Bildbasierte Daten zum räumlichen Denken
------------------------------

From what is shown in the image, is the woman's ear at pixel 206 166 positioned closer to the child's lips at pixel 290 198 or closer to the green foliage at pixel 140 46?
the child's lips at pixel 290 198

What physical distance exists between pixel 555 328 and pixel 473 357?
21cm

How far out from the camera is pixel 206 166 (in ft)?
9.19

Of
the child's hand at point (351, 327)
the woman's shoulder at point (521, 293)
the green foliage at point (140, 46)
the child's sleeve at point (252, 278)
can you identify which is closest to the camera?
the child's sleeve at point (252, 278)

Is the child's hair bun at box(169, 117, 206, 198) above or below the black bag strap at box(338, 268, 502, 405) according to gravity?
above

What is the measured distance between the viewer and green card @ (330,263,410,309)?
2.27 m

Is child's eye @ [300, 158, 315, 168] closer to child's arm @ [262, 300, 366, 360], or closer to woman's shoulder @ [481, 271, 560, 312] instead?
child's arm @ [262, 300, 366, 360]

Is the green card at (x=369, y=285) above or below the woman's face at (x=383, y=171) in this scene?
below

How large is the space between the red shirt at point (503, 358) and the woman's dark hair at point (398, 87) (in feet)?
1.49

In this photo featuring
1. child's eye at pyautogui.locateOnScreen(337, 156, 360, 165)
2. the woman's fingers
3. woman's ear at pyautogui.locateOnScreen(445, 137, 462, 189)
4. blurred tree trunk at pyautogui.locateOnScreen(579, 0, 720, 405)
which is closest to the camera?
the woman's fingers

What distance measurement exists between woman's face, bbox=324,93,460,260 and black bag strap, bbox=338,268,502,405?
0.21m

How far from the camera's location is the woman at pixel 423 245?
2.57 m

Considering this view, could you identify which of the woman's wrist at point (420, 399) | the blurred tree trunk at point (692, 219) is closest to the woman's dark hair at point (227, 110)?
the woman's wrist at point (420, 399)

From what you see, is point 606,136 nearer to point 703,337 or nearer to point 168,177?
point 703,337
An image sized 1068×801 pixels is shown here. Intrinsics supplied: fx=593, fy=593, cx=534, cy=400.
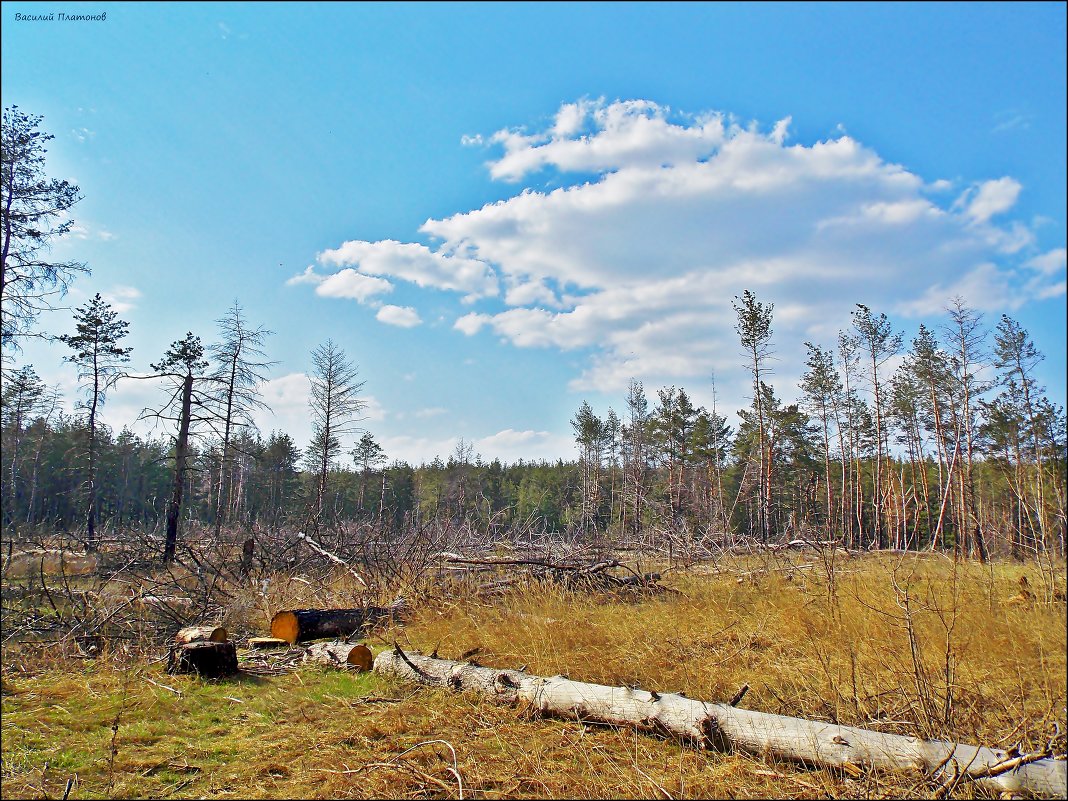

------------------------------

Wandle die Zeilen oben in eine nummerierte Liste um und lass Leerzeilen weg. Das Bild gehört nicht in die Antwort.

1. From what is shown in the image, is the woman's ear at pixel 206 166 positioned closer to the child's lips at pixel 290 198 or closer to the green foliage at pixel 140 46?
2. the child's lips at pixel 290 198
3. What physical distance exists between pixel 555 328 and pixel 473 357?
4. 21cm
5. How far out from the camera is pixel 206 166 (in ft)?
6. 9.19
7. Of
8. the child's hand at point (351, 327)
9. the woman's shoulder at point (521, 293)
10. the green foliage at point (140, 46)
11. the child's sleeve at point (252, 278)
12. can you identify which is closest to the camera?
13. the child's sleeve at point (252, 278)
14. Is the child's hair bun at box(169, 117, 206, 198) above or below the black bag strap at box(338, 268, 502, 405) according to gravity?
15. above
16. What is the measured distance between the viewer and green card @ (330,263,410,309)?
17. 2.27 m
18. Is child's eye @ [300, 158, 315, 168] closer to child's arm @ [262, 300, 366, 360], or closer to woman's shoulder @ [481, 271, 560, 312] instead?
19. child's arm @ [262, 300, 366, 360]
20. Is the green card at (x=369, y=285) above or below the woman's face at (x=383, y=171) in this scene?
21. below
22. How large is the space between the red shirt at point (503, 358) and the woman's dark hair at point (398, 87) (in feet)?
23. 1.49
24. In this photo featuring
25. 1. child's eye at pyautogui.locateOnScreen(337, 156, 360, 165)
26. 2. the woman's fingers
27. 3. woman's ear at pyautogui.locateOnScreen(445, 137, 462, 189)
28. 4. blurred tree trunk at pyautogui.locateOnScreen(579, 0, 720, 405)
29. which is closest to the camera?
30. the woman's fingers
31. What distance measurement exists between woman's face, bbox=324,93,460,260 and black bag strap, bbox=338,268,502,405?
32. 0.21m
33. How far from the camera's location is the woman at pixel 423 245?
34. 2.57 m
35. Considering this view, could you identify which of the woman's wrist at point (420, 399) | the blurred tree trunk at point (692, 219) is closest to the woman's dark hair at point (227, 110)?
36. the woman's wrist at point (420, 399)
37. From what you see, is point 606,136 nearer to point 703,337 or nearer to point 168,177?
38. point 703,337
39. An image sized 1068×801 pixels is shown here. Intrinsics supplied: fx=593, fy=593, cx=534, cy=400.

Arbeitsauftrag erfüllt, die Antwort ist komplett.